Experimental techniques for rapid collections of materials data and holistic approaches to integrate experimental and computational data will be described with examples. Localized property measurements on composition gradients created in diffusion multiples allow high-throughput collection of several materials properties as a function of composition, in addition to phase diagrams and diffusion coefficients. A novel approach was developed to establish reliable diffusion coefficient (atomic mobility) databases by holistically integrating both experimental and computational data. This approach together with much simplified models for diffusion
coefficient will enable more reliable diffusion databases to be established rapidly for various simulations of materials processes. An approach that iteratively and holistically integrate experimental results with model predictions can be very effective in both establishing materials databases and accelerating alloy design.

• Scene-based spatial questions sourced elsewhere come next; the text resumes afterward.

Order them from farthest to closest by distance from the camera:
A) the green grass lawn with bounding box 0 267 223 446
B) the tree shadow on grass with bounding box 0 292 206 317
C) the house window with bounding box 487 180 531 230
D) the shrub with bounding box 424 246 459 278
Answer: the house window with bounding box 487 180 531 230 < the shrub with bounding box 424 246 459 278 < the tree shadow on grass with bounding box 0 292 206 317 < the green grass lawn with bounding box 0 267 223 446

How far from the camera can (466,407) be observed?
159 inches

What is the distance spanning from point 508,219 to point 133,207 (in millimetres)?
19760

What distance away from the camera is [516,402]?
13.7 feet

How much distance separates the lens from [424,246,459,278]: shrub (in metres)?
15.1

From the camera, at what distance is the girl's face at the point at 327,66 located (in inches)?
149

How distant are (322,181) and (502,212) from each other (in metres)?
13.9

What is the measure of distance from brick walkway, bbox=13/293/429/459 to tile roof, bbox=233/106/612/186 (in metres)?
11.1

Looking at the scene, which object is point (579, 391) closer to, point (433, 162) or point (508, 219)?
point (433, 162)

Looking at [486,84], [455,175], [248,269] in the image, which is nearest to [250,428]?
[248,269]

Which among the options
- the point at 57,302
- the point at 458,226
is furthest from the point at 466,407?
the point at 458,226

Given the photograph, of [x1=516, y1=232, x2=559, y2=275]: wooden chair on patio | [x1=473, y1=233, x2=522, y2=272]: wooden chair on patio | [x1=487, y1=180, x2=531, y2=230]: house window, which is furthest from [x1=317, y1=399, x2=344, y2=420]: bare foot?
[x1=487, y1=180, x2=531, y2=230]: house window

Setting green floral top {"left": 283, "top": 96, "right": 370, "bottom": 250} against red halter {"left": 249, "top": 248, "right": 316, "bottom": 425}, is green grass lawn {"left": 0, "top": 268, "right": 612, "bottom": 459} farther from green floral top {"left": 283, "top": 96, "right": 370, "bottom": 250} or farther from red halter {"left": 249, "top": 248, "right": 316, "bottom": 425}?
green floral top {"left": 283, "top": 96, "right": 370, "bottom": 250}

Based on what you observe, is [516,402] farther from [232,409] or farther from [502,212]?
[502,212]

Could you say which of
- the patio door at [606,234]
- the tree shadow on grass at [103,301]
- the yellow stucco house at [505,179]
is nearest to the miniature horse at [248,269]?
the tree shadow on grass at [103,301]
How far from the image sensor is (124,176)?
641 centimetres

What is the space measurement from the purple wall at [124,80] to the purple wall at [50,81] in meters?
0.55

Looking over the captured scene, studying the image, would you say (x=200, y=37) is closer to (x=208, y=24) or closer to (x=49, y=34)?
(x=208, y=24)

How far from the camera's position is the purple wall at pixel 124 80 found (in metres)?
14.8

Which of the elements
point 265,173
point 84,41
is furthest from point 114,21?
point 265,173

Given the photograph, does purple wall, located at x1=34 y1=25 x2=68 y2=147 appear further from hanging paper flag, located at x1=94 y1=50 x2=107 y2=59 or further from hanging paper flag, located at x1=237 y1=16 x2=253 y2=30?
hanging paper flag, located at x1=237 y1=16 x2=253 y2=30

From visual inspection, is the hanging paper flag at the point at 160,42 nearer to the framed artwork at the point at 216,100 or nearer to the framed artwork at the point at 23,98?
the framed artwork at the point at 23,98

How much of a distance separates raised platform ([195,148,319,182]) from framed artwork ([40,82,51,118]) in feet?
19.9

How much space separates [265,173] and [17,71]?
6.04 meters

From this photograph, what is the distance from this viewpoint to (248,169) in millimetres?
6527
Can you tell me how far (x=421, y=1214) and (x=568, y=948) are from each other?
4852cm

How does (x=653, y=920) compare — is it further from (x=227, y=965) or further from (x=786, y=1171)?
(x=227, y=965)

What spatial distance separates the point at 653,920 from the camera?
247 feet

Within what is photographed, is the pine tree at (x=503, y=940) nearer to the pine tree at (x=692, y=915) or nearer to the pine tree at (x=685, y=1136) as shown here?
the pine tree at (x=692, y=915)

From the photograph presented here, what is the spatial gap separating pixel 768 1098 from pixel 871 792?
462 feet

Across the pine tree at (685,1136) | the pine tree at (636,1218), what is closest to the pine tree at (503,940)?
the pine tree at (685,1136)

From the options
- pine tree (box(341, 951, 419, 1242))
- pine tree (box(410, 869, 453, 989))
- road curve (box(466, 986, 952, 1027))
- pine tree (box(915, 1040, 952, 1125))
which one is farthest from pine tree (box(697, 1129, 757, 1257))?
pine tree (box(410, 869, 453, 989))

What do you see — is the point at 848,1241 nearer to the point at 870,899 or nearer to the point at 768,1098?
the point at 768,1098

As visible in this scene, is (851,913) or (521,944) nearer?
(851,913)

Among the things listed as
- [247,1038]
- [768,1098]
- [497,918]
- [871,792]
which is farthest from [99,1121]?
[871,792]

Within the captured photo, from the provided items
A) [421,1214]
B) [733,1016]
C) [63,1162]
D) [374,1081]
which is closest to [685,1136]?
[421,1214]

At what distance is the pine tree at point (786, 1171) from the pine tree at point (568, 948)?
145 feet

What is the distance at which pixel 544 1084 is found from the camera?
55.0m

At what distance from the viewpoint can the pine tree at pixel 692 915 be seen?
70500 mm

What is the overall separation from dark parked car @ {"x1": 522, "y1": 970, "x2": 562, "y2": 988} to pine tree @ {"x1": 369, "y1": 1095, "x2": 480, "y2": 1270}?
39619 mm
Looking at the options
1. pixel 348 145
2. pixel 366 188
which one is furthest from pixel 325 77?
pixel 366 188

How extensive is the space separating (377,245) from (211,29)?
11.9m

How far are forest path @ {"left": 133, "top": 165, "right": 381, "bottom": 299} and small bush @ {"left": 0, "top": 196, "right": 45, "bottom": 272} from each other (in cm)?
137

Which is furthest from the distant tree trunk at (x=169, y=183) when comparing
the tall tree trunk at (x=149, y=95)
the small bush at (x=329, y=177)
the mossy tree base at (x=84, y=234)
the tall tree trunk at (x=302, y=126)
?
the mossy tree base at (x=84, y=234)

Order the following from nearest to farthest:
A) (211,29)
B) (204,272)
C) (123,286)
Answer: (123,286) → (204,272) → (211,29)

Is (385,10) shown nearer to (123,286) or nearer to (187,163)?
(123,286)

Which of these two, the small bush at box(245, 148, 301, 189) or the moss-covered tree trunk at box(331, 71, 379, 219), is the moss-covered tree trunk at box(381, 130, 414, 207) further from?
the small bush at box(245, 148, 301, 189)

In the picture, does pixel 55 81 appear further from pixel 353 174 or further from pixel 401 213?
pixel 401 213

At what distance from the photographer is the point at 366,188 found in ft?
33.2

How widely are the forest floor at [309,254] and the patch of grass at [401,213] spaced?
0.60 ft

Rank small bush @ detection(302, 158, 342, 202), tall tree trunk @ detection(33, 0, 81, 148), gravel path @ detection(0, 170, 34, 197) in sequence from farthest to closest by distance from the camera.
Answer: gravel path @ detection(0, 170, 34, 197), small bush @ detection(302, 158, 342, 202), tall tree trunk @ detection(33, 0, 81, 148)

Dr. JC Zhao has been a Minta Martin Professor and Chair of the MSE Department at the University of Maryland since July 2019. He was a Program Director at DOE ARPA-E from 2014 to 2017 and was a professor at Ohio State from 2008 to 2014 and also from 2017-2019. Before academia, Dr. Zhao was a materials scientist
at GE Research Center for 12 years (1995-2007) where he introduced Thermo-Calc to GE 25 years ago and initiated the diffusion multiple approach for accelerated materials development. Zhao holds 49 issued U.S. patents and was the 2001 winner of the prestigious Hull Award from GE and a 2022 Humboldt Research Award. He is a Fellow of both ASM and MRS,and received the 2021 TMS William Hume-Rothery Award that “is presented annually to recognize a scientific leader for exceptional scholarly contributions to the science of alloys”.